None of this information may be used for marketing or solicitation. Your personal health information will be stored in the IDW as part of our healthcare operations and for provision of social services. We will not store any psychotherapy notes or information about substance abuse, HIV status, or alcoholism and other drug treatment about you.

o Female Hebrew Benevolent Society

o Jewish Relief Agency (JRA)

o Golden Slipper Center for Seniors

o Klein JCC

o Hebrew Immigrant Aid Society (HIAS)

o JEVS Human Services

o Jewish Information and Referral Service of JFPG

o Judith Creed Homes for Adult Independence (JCHAI)

o Mitzvah Food Project of JFGP Rhawnhurst

Comply with the law

We will share information about you if state or federal laws require it, including with the Department of Health and Human Services if it wants to see that we’re complying with federal privacy law.

Respond to organ and tissue donation requests

We can share health information about you with organ procurement organizations.

Work with a medical examiner or funeral director

We can share health information with a coroner, medical examiner, or funeral director when an individual dies.

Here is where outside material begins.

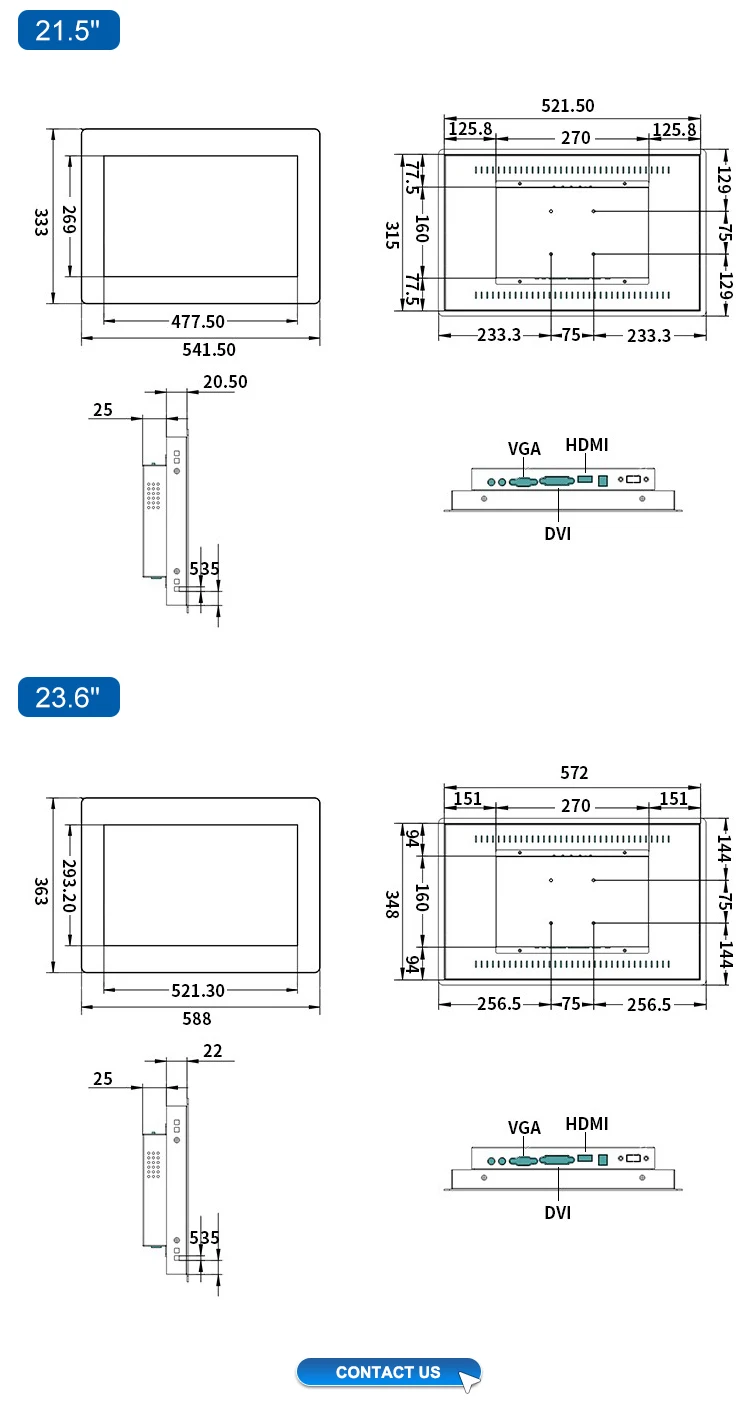 18.5 / 18 Inch VESA Wall Mounted Touch Screen Metal Embedded Touchscreen Industrial Monitor LED Display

Address workers’ compensation, law enforcement, and other government requests

We can use or share health information about you:

• For workers’ compensation claims

• For law enforcement purposes or with a law enforcement official

• With health oversight agencies for activities authorized by law

• For special government functions such as military, national security, and presidential protective services

Respond to lawsuits and legal actions

We can share health information about you in response to a court or administrative order, or in response to a subpoena.

More Stringent Laws

Highly Confidential Information.

Federal and applicable state laws may require special privacy protections for highly confidential information about you. “Highly confidential information” may include confidential information under Federal law governing alcohol and drug abuse information as well as state laws that often protect the following types of information:

  • HIV/AIDS; Mental health; and Alcohol and drug abuse.
  • Release of Records.
  • Written consent of the resident, or of a designated responsible agent acting on the resident’s behalf, is required for release of this type of information, except in limited circumstances.
  • Other Federal law gives you the right to broader access to and right to review your clinical records.

Our Responsibilities

• We are required by law to maintain the privacy and security of your protected health information.

• We will let you know promptly if a breach occurs that may have compromised the privacy or security of your information.

• We must follow the duties and privacy practices described in this notice and give you a copy of it.

• We will not use or share your information other than as described here unless you tell us we can in writing. If you tell us we can, you may change your mind at any time. Let us know in writing if you change your mind.

For more information see: www.hhs.gov/ocr/privacy/hipaa/understanding/consumers/noticepp.html.

Changes to the Terms of this Notice

We can change the terms of this notice, and the changes will apply to all information we have about you. The new notice will be available upon request, in our office, and on our web site.


If you have any questions regarding this Notice or wish to receive additional information about our privacy practices, please contact our Privacy Officer who can be reached by calling 215-371-1800. If you believe your privacy rights have been violated, you may file a complaint with our Privacy Officer or with the Office of Civil Rights in the U.S. Department of Health and Human Services. To file a complaint with our Organization, contact our Privacy Officer at 215-371-1800, or by mail at Abramson Senior Care, 5 Sentry Parkway East, Suite 100, Blue Bell, PA.

We may request that complaints be submitted in writing. You will not be penalized or retaliated against for filing a complaint.